I’m especially grateful to these five ninth graders. They decided back in September that because of the difficult year we were in, they wanted to go ahead and do Confirmation. They did not want to wait until life got easier. They wanted to use this time to think, pray, and learn about their Christian faith. Thank you too, Lilly, Kelsey, and Tyler, for serving as mentors and leaders during a tough year at the Seminary.
We do this on Pentecost Sunday, a day in which we read about and remember the coming of the Holy Spirit, with tongues of fire, to unite a desperate and divergent group of people into the body of believers who would give witness to the love of Jesus Christ.

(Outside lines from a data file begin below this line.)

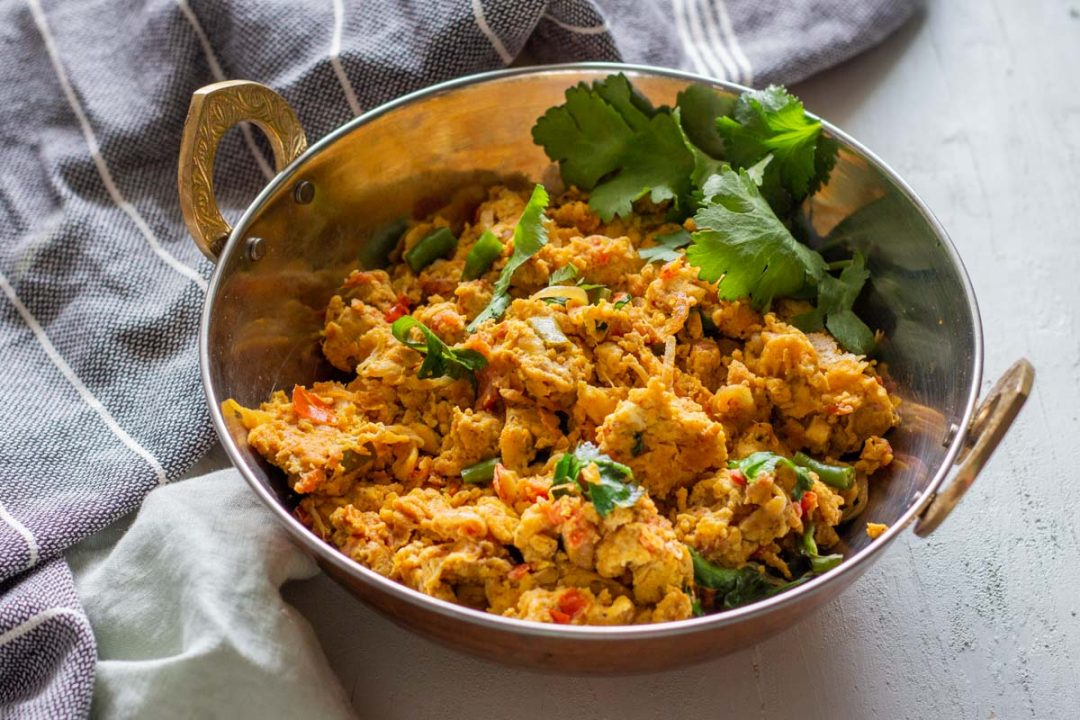 Khagina or Pakistani style scrambled eggs in a silver serving bowl with bronze handles. The khagina is topped with coriander leaves.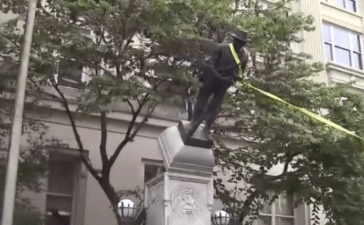 Protesters tear down a statue of a Confederate soldier in Durham, North Carolina. (Photo Credit: YouTube/NBC4 WCMH-TV Columbus)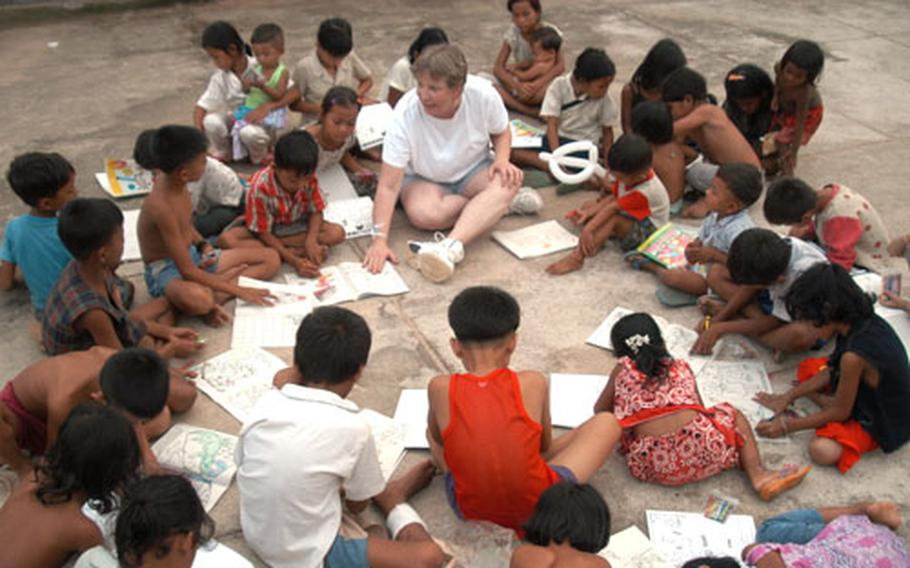 Air Force Master Sgt. Rita Greiner leads a coloring book session with Cambodian children in a hospital compound in Kep. Sergeant Greiner is an orthopedics technician on a 20-member blast resuscitation and victim assistance mission - also known by medics as BRAVA - sponsored by the U.S. military's Pacific Command.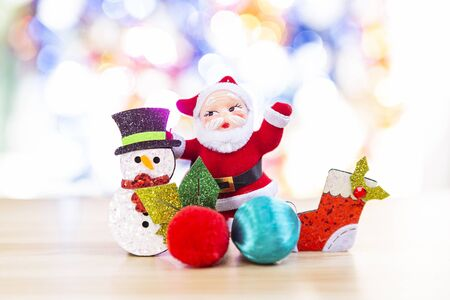 Santa with Snowman and red sock over blurred bright colorful bokeh background, Happy Christmas concept 版權商用圖片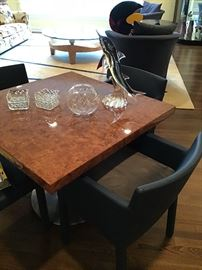 Modern burlwood table with metal base, blue leather chairs, Murano dolphin
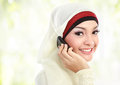Pretty young asian muslim woman while calling on the phone Stock Images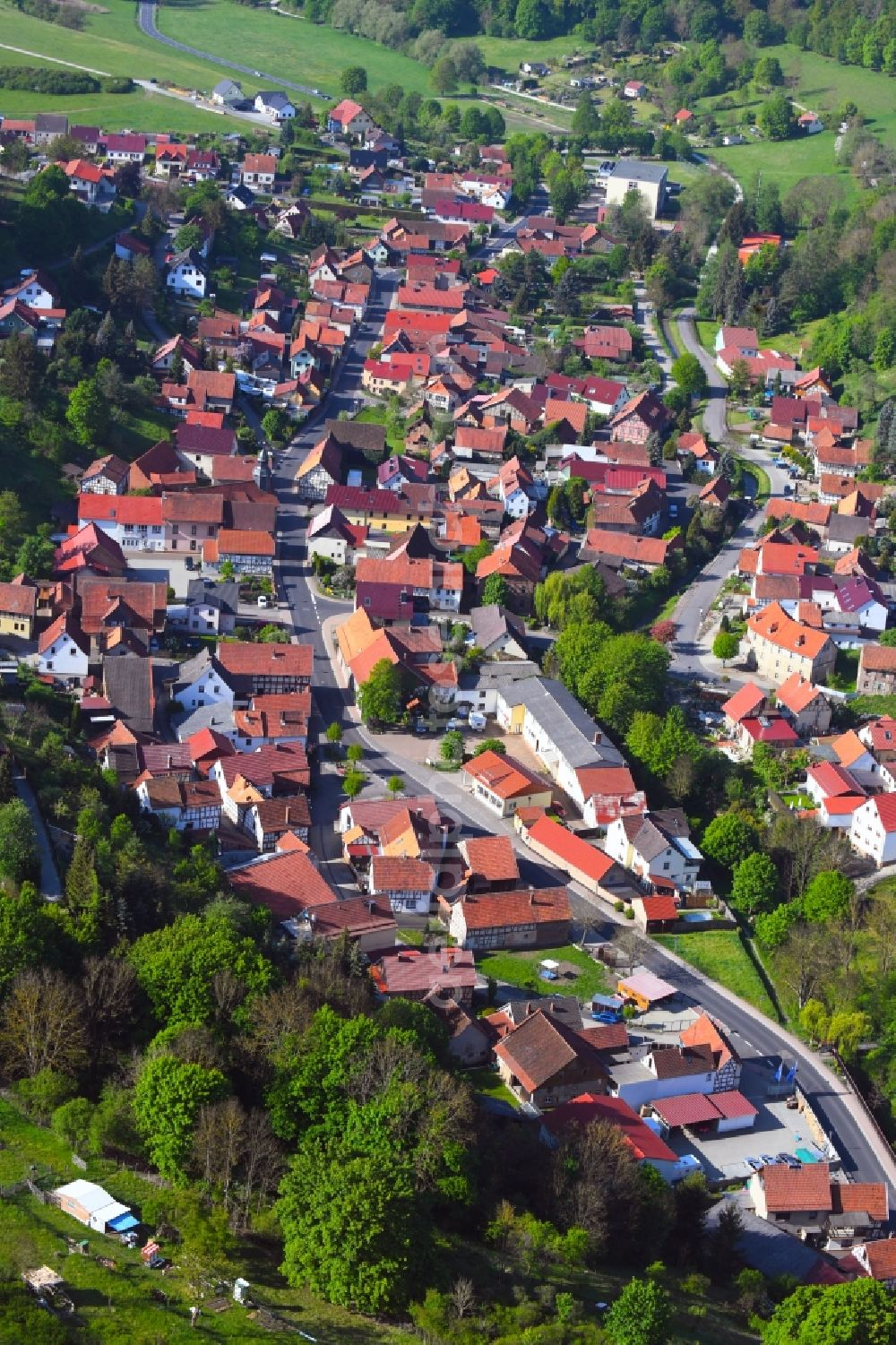 Aerial photograph Nazza - Location view of the streets and houses of residential areas in the valley landscape surrounded by mountains in Nazza in the state Thuringia, Germany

This has been a year of hard of questions. This is after all, much of the point of how we do Confirmation here at Nassau Presbyterian. And this past year we have gathered on Zoom, together and in smaller groups, to read, ask, think, and pray together. We even got the chance to come together in-person in our parking lot for our last retreat when we gathered around a campfire and had a peaceful time of pizza and discussion. After a year laden with technologically augmented social distance, it felt wonderful to gather around the tongues of fire, on the ground, for basic questions of life, faith, and the meaning of the universe. It was somewhat like that scene in the Lion King, where Pumbaa, Timon, and Simba lay underneath the stars and contemplate whether the stars are fireflies that “got stuck up in that great bluish-black thing,” whether they are great balls of gas billions of miles away (“Pumbaa, with you, everything is gas”), or whether they are evidence that our lives are being guided by a good and great king of old.
We have asked lots of questions. But I think we have also found some answers and, like Simba, some hopeful routes forward. Still, it seems necessary to ask just two more.
We are here because you are joining the church. What is the church again?
We are here, at least according to Paul’s 8th chapter of Romans, because God has called, foreknown, and predestined you to come together because of your salvation? But who else has God predestined? Who else is saved?
One view, which was fairly dominant in the middle ages, is that people get saved when they go to church. The church, on this view, is the ship which teaches people to believe, gives them bread and wine, accepts their statements of faith, baptizes them and so on. As the ship, the church holds a congregation in the nave, the part of the building you are sitting in, to ferry them to heaven. In all of these things, on this view, the church, disperses salvation to those within its walls. So the Church is the gathering of those who think the right things, do the right things, and, as a light shining on a hill, is proof that God is saving people through a correct faith in Jesus Christ.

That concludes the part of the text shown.